I focused on project based learning for my summative assessment. I also used Doctopus to distribute the project document to my students and I plan to use Goobric to grade the assignment. The day-by-day plan for my project is listed below.
- Students were divided into groups and assigned a specific topic about space to research. The topics ranged from the Space Race to future space vehicles. Students created some type of presentation to share with the class. Some students created Google Presentations or timelines using Google Draw. Other students created posters by hand.
- Students did a project walk and went from project to project to learn more about space travel. They were told to focus on how space travel has evolved and on what is necessary for all successful space travel.
- Students learn that efficient/cost effective rockets are necessary for the success of the space program.
- Students are then introduced to their project with a letter. Please click on the link below to see the letter.
- Students learn that their goal is to determine the best design for optimal model rocket performance. They will work in groups and change parts of the rocket (fin shape, nose cone shape, paint versus no paint, amount of thrust, etc.) to determine how changing the variables impacts the path of the rocket and the height the model rocket reaches.
- Before students are able to modify and test their model rockets, they need to learn about the parts of a rocket and Newton’s Laws of Motion. The Rocket Education Company (the company for whom they are testing rockets) wants students to be able to explain how and why their rocket is able to fly and reach a certain height.
- In order to teach students about the parts of a model rocket, I created a presentation in Near Pod. Near Pod allows me to add quizzes, polls, and questions to my presentation. The students answer these questions or polls using a device. The screenshot below shows an example from my Near Pod presentation.
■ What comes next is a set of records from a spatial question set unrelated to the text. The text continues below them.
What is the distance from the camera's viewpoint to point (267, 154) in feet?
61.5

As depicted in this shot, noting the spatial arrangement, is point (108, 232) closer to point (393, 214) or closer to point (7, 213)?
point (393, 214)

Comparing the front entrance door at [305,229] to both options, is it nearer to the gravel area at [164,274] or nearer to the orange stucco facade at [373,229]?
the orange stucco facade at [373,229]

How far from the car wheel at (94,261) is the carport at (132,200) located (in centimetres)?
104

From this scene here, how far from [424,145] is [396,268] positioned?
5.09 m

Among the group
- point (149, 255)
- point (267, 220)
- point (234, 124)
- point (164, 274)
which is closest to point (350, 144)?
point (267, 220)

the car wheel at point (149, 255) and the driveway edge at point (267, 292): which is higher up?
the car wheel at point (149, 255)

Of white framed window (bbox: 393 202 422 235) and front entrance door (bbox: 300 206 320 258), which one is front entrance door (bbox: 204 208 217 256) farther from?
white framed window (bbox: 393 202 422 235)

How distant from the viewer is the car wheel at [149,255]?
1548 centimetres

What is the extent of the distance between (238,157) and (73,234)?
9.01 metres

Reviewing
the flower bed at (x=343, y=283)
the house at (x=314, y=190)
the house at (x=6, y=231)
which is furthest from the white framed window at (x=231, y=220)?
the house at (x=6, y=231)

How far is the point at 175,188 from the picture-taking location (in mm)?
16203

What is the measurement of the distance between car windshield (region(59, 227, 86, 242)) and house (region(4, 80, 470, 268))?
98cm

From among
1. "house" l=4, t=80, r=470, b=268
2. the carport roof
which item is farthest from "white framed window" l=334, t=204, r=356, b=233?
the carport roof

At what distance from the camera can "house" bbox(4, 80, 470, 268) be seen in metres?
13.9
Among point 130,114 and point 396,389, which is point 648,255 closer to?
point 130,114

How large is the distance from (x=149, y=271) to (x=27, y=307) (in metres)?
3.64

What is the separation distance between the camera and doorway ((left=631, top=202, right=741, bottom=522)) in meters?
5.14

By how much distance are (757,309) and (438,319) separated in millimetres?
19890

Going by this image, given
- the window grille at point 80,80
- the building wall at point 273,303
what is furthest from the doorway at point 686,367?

- Students are divided into groups and begin researching factors that will impact the height a model rocket will reach. Groups determine which factors they would like to test (number of fins, material for fins, paint versus no paint on body, etc.).
- Each group will make two rockets to test their variables.
- Students will start building their rockets.
- Students will fly their rockets outside and measure the altitude reached.
- After testing their rockets, students will gather their data and organize it. They will then summarize their data.
- Students will start making their recommendations for the Rocket Education Group using the form at the link below. I distributed this form to students using Doctopus and plan to grade it using Goobric.
- Students will finalize their recommendations using the form above.
- Students will be graded using the rubric at the link below. I moved this rubric into a spreadsheet and plan to use Goobric to assess students.
The Model Rocket Design Project addresses the following Minnesota science standards:
- Apply and document an engineering design process that includes identifying criteria and constraints, making representations, testing and evaluation, and refining the designs as needed to construct a product or system that solves a problem.
- Recognize that when forces acting on an object are balanced, the object remains at rest or continues to move at a constant speed in a straight line, and that unbalanced forces cause a change in the speed or direction of the motion of an object.
- Identify forces acting on an object and describe how the sum of the forces affects the motion of an object.
- Explain and calculate the acceleration of an object subjected to a set of forces in one dimension (F=ma).
- Demonstrate that whenever one object exerts a force on another, a force equal in direction is exerted by the second object back on the first object.
How the Assessment is Authentic
- This assessment is authentic because students are able to act as engineers and go through the engineering design process. They are addressing a problem that NASA is currently facing, which is developing efficient and cost effective rockets. As a class, we discuss how engineers often start with models when solving a problem. They then take what they learn from models and apply that to real life designs. The students are starting at the model stage and will provide recommendations based on the model.
My goal for this project was to make the building of model rockets more authentic for students. As I was going through the project based learning materials, I learned that to make a project authentic it’s important to give the students real problems to solve and to provide them with choice. It’s also essential to begin with the end in mind. I took these factors into account and presented students with the real problem first. Students learned about space travel through group presentations and found that efficient, cost effective rockets are essential for space travel. We then talked as a class about how engineers often start with a model/prototype of a product first and then apply what they learn to the actual product. I told students that they would be the engineers in the first phase and presented them with the problem, which was described in the project letter above. I found that providing students with the problem first helped them to focus on the content they were learning. It made it more meaningful for them.
I also learned a lot about technology tools while working on this project. Near pod is a great tool for helping students to engage during the presentation of material. They were able to answer questions and participate in polls using their devices. Doctopus was a great tool to use for distributing the project sheet to students. I have all of their project sheets in a folder in my google drive. It will make grading the projects a lot easier. I’m excited to try goobric when I grade the projects. It was very easy to link my rubric in with doctopus using goobric, so I’m hoping that will make the grading of the projects more efficient.